Session II- Cholangio Flashcards
what are risk factors for CCA?
In the east- parasitic infection - opisthorchis viverini and Clonorchis
In the west- PSC
intrahepatic and extra hepatic risk factors:
- cholerdocal cysts, choledocholithiasis, cirrhosis, HBV
What is the cause of death of most patients with CCA post resection?
local tumor recurrence within 2 years post resection
What is the most common subtype of CCA
perihilar –> extrahepatic (below cystic duct) –> intrahepatic
What is the standard of care for treatment of perihilar CCA in PSC and non PSC
in PSC- peri-hilar CCA should be transplant due to high risk of multifocal CCA
otherwise, perihilar CCA in non PSC should be resected. Ro or negative margin is 70-80%, 5 year OS depends on if negative margins and if negative LN
What are anatomical contraindications to resection for a perihilar non PSC CCA?
- Encaseement of PV- relative, as surgeons can now reconstruct PV
- Unilateral ductal dilation with contralateral vascular encasement
- unilateral atrophy with either contralateral ductal or vessel involvement
Can perihilar CCA be transplantable?
yes, per Mayo protocol (combines neoadjuvant chemo with LT), only for unresctable pCCA or all cases of pCCA in PSC
What is the eligibility criteria for transplant in unresectable pCCA?
Mayo protocol inclusino:
1. Diagnosis of pCCA (see other life)
2. unresectable tumor above cystic duct OR resectable pCCA in PSC
3. RADIAL (not longitudinal) diameter of 3 cm or less
4, no inta or extra hepatic mets
5. otherwise a LT candidate
What is exclusion criteria for neoadjuvant OLT in pCCA?
cannot be intrahepatic cya
no prior radiation or chemo
no prior biliary resection
no intrahepatic mets
no evidence of extra hepatic disease
CANNOT HAVE TRANSPERITONEAL BIOPSY (INCLUDING PERCUTANEOUS AND EUS GUIDED FNA). intraluminal via ecrp or transhepatic is ok, just not transperitoneal
Who does better after LT for pCCA?
PSC patients tend to do better compared to de novo (tend to be younger, dx at earlier stage, and less likely to have pathologic confirmation of CCA)
How to get MELD exception points for pCCA?
malignant stricture with one of the following:
1. aneuploidy
2. biopsy or cytology
3. evidence of mass that is <3cm Radial (extension of stricture does not count)
4. CA 19-9 >100 without evidence of cholangitis
Once transplanted for pCCA, what predicts disease free survival? What predicts recurrence
residual tumor. those with no residual tumor have the highest 5 year survival.
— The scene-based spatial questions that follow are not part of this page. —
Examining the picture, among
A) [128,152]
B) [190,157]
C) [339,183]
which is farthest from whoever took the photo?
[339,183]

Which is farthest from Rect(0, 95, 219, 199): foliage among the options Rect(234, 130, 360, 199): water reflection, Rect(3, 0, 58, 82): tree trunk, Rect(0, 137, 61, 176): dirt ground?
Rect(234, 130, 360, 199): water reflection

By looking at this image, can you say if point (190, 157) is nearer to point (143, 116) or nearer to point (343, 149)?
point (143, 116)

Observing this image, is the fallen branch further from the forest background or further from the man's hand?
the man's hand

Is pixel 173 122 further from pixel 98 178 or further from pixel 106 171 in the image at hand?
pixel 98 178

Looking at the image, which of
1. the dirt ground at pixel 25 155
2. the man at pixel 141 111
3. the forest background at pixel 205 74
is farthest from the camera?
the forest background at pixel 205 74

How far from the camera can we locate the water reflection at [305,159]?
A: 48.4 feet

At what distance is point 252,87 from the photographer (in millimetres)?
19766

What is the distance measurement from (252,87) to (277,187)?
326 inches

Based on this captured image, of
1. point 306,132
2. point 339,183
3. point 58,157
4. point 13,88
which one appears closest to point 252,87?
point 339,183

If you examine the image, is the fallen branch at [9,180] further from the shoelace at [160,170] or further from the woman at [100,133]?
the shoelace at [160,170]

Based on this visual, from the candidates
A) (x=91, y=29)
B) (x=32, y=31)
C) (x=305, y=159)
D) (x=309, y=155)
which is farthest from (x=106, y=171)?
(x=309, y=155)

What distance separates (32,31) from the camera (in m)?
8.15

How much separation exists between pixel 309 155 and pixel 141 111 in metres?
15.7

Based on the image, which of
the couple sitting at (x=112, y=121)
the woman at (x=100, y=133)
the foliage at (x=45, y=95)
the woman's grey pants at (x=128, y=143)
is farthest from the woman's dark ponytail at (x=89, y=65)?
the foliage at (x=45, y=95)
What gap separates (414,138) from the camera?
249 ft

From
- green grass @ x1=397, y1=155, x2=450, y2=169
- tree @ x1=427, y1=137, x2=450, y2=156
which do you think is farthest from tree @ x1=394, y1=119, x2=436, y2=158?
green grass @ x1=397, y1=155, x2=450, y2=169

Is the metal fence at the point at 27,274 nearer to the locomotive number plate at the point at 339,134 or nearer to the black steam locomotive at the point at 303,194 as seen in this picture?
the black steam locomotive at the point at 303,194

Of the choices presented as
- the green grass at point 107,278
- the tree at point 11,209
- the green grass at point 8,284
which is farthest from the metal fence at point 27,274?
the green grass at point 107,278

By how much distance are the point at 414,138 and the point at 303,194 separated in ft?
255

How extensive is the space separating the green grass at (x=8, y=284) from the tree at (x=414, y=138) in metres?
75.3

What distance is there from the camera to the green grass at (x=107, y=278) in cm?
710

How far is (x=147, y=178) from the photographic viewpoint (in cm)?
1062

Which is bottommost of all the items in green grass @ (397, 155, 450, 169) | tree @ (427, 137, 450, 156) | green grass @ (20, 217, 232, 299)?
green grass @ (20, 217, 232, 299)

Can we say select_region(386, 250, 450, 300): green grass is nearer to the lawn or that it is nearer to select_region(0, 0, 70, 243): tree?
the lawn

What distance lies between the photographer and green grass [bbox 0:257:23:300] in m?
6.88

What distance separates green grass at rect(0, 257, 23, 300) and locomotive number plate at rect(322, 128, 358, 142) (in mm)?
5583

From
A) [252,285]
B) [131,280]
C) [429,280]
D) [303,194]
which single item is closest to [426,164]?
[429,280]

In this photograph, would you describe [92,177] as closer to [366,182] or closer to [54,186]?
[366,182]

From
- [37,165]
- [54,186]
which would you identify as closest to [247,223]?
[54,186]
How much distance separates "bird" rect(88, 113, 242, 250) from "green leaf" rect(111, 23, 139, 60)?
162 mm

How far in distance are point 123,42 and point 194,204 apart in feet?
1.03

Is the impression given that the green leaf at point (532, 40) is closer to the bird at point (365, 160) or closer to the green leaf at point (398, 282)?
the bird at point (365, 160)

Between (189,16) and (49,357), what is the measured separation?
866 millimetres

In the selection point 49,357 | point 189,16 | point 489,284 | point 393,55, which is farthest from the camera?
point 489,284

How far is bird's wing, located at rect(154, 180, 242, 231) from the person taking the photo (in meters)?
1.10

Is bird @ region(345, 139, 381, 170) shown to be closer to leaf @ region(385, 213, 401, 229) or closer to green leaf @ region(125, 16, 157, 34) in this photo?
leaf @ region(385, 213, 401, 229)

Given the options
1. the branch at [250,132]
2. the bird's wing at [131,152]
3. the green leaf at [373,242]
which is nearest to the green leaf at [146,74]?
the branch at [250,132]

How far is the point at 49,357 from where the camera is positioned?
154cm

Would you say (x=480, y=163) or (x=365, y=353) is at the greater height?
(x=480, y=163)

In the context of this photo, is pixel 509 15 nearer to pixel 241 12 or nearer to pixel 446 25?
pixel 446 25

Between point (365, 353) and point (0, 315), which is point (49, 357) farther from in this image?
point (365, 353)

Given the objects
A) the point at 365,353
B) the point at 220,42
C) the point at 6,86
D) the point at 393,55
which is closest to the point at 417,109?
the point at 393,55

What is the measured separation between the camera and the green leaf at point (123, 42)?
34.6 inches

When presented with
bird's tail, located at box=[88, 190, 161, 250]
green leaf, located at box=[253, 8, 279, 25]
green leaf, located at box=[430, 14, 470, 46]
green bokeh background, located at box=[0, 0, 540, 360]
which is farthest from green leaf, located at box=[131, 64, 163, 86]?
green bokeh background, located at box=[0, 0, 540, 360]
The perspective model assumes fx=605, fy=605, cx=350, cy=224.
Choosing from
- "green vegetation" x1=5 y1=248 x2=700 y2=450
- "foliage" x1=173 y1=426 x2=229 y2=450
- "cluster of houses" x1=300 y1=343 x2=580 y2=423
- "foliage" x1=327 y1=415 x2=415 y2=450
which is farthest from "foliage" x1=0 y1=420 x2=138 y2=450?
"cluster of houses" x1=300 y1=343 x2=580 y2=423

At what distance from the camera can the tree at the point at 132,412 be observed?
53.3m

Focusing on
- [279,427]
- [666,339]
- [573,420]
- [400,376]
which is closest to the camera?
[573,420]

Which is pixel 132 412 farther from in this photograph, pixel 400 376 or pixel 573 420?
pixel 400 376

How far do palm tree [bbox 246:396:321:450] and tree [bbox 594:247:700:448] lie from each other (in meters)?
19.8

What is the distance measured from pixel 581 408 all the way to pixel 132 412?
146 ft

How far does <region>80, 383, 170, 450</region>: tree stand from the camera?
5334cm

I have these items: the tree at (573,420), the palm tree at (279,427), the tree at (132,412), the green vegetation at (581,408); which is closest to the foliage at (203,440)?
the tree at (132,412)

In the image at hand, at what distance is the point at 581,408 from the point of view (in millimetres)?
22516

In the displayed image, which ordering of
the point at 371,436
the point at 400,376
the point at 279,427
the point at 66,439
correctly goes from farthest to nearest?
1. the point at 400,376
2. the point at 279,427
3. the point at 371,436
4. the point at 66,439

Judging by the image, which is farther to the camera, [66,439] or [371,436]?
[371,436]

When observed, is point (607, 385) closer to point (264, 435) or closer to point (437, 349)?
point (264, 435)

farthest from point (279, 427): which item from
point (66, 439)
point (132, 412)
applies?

invovlement of LN predicts recurrence (which is why surgery is contraindicated and upfront chemo is prefered if LN involved)
you are transplanted for pCCA according to mayo protocol. but explant with high risk features. what next?
patients with high risk features on explant are often enrolled in adjuvant therapy protocol
- convert FK to mtor inhibitor after 4 weeks
- GEM/CIS month 4-10 post LT
-imaging month 4 and 12 post LT and then annual –> helps detect early disease to try and do resection and/or LRT since most will recur in the liver
What are post LT complications in pCCA?
PV stenosis (due to Radiation injury) - same rate in LDLT and DDT
HAT and stenosis
- Thrombosis is higher in DDLT than LDLT
- Stenosis is higher in DDLT than LDLT
This is because the time from radiation to transplant is shorter in LDLT, so can use the recipients native HA. In DDLT, the time is longer, so a jump graft is often needed
What is lifetime risk of CCA in PSC
6-13%
26% in those with dominant stricture
When are most patients with PSC diagnosed with CCA?
usually within 1-2 years of diagnosis of PSC (so early in disease)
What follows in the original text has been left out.